Antes do agravamento da crise, Vizcarra já havia proposto antecipar as eleições do país, e queria também alterar as regras de nomeação dos ministros do Tribunal Constitucional do Peru, que são hoje escolhidos pelo Congresso. Ambas as iniciativas haviam sido rejeitadas pelo Legislativo.
O Congresso, por sua vez, deflagrou um procedimento para trocar seis dos atuais sete membros do Tribunal Constitucional, e colocou entre candidatos aos cargos juízes acusados de terem cometido crimes.
Se o procedimento fosse levado adiante, o Congresso teria influência sobre a maioria da Corte, que julgará em breve um pedido de liberdade para Keiko.
A Constituição peruana autoriza o presidente a dissolver o Congresso e convocar novas eleições se este rejeitar dois "votos de confiança", mas não está claro se ambos devem ocorrer sob o mesmo presidente ou no período de um mandato. O primeiro ocorreu quando PPK era presidente, e o segundo, sob Vizcarra, interpretação contestada pelo Congresso.
Presidentes peruanos e Odebrecht
PPK não foi o primeiro presidente do Peru a ser envolvido em escândalos da Odebrecht.

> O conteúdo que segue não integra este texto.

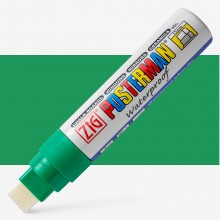 Kuretake : Zig : Posterman Chalk Board Marker : Big & Broad (15mm Nib) : Green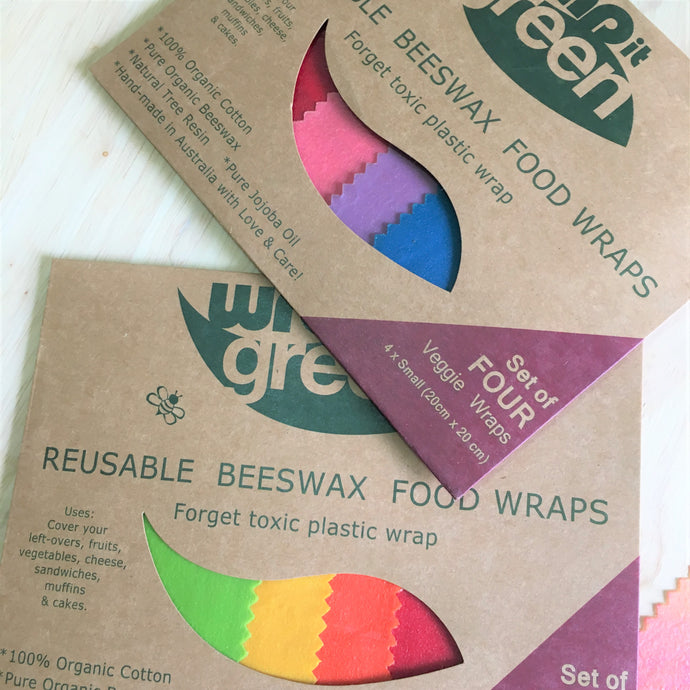 Bees wax wraps - veggie 4 pack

Em fevereiro de 2016, seu antecessor, Ollanta Humala, que governou o país de 2011 a 2016, foi acusado de receber propinas da empreiteira brasileira, mas permaneceu no poder até o final do mandato.
O antecessor de Humala, Alan García, presidente do Peru de 2006 a 2011, também viu seu nome ligado a suspeitas de recebimento de propina da Odebrecht, e teve destino trágico. Em abril de 2019, García se matou com um tiro após se tornar alvo de uma ordem de prisão preventiva.
Alejandro Toledo, antecessor de García, que governou o país de 2001 a 2006, também foi acusado de receber propinas da Odebrecht e teve sua prisão decretada em fevereiro de 2017. Ele permaneceu foragido até julho de 2019, quando foi preso nos Estados Unidos e atualmente enfrenta um processo de extradição para o Peru.